L'Institut démocratique du Kosovo a tenu une conférence régionale “Défis et pratiques régionaux dans la réforme du système électoral”. Ismet Kryeziu, directeur du KDI, a déclaré que de fréquentes élections au cours des dix dernières années entravent la réforme du système électoral. “Nous avons travaillé sur la réforme du système électoral de 2010 à 2013, [...]
L'Institut démocratique du Kosovo a tenu une conférence régionale “Défis et pratiques régionaux dans la réforme du système électoral”.
Ismet Kryeziu, directeur du KDI, a déclaré que de fréquentes élections au cours des dix dernières années entravent la réforme du système électoral.
“Nous avons travaillé sur la réforme du système électoral de 2010 à 2013, rappelez-vous qu'à partir de 2014 d'autres actes sont impliqués dans la question, tels que les groupes parlementaires de travail, la société civile, les organisations internationales. Nous avons un très bon projet de travail qui est dans les archives du Parlement du Kosovo, appelant les membres responsables à extraire ces documents des archives pour avoir une réforme du système”, a dit Kryeziu.
D'autre part, Kryeziu a déclaré qu'il y a plusieurs segments qui doivent intervenir dans la réforme électorale en commençant par la zone électorale, le seuil électoral.
Selon l'ambassadeur de l'O.S.E. Jan Braathu, la réforme ne peut être réalisée que par consensus entre les partis politiques.
Il a souligné que ce thème de la réforme électorale devrait être maintenu par tous parce que la réforme électorale fournit l'intégrité, et selon lui, sans intégrité, il y aura moins de légitimité dans les résultats.

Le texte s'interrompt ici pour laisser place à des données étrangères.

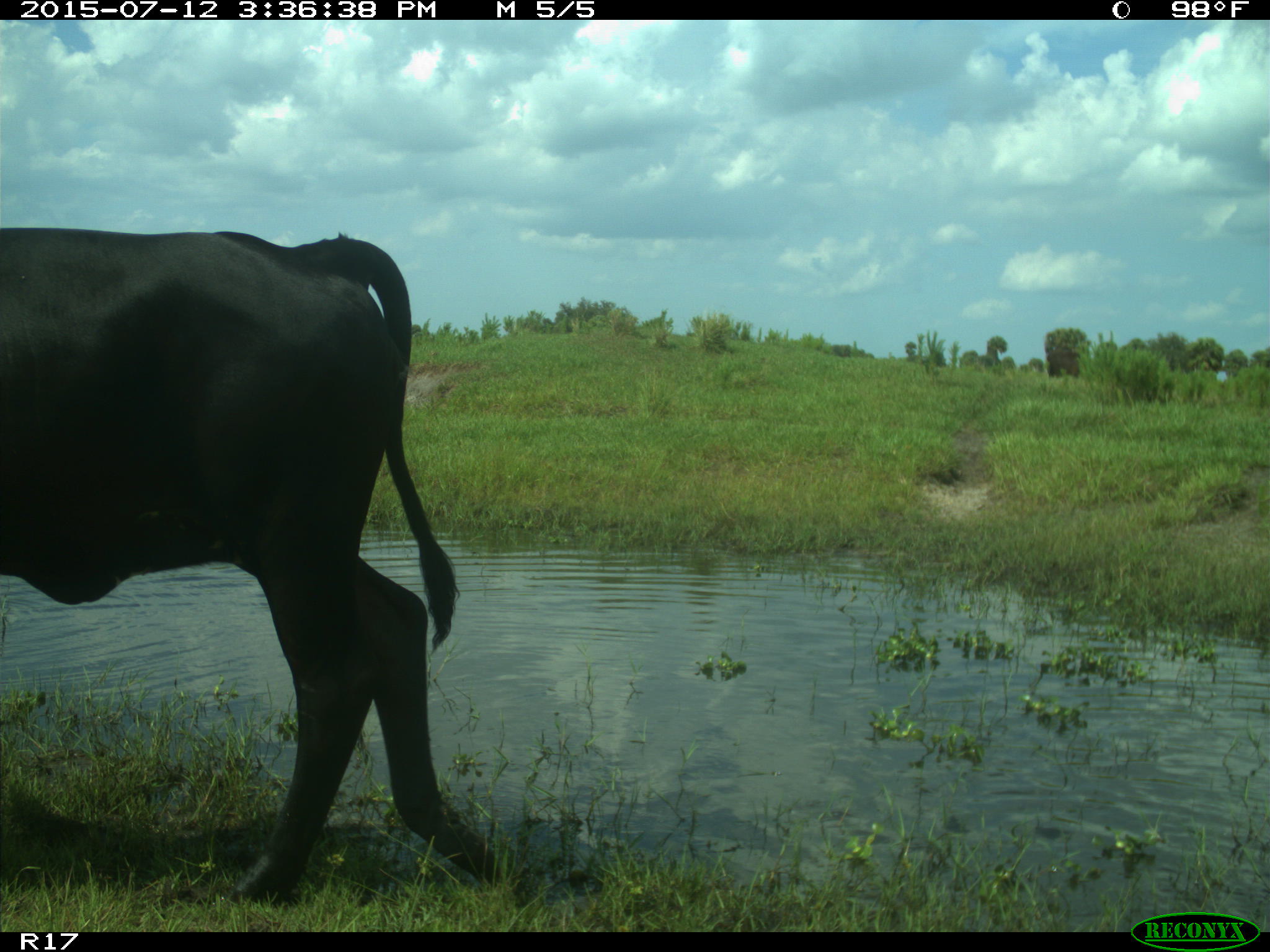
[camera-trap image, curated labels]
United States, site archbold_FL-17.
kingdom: Animalia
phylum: Chordata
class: Mammalia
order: Artiodactyla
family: Bovidae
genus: Bos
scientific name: Bos taurus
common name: domestic cow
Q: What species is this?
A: Bos taurus (domestic cow).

Braathu a également montré comment le gérer en cas d'élections anticipées.
“Je tiens à souligner que si la nécessité d'avoir des élections anticipées et inattendues est présentée, je crois que cette élection et qu'elle doit avoir lieu avec la législation actuelle, ne devrait pas être conditionnée par de nouvelles élections en raison de la réforme électorale, la réforme prend le temps” qu'il a ajouté.
Valdete Daka, chef de la Commission électorale centrale, a regretté que le processus de réforme électorale ne soit pas achevé depuis huit ans.
Cette réforme, je pense, doit d'abord faire l'objet d'un vote conditionnel, de la nomination des membres des conseils de décision, de la façon de compter les bulletins de vote ou de nombreuses autres questions que nous pouvons certainement contester pendant la réforme. La réforme électorale doit garantir l'intégrité des prochaines élections, qui ne pourront alors garantir des élections libres et démocratiques”, a conclu Dhaka.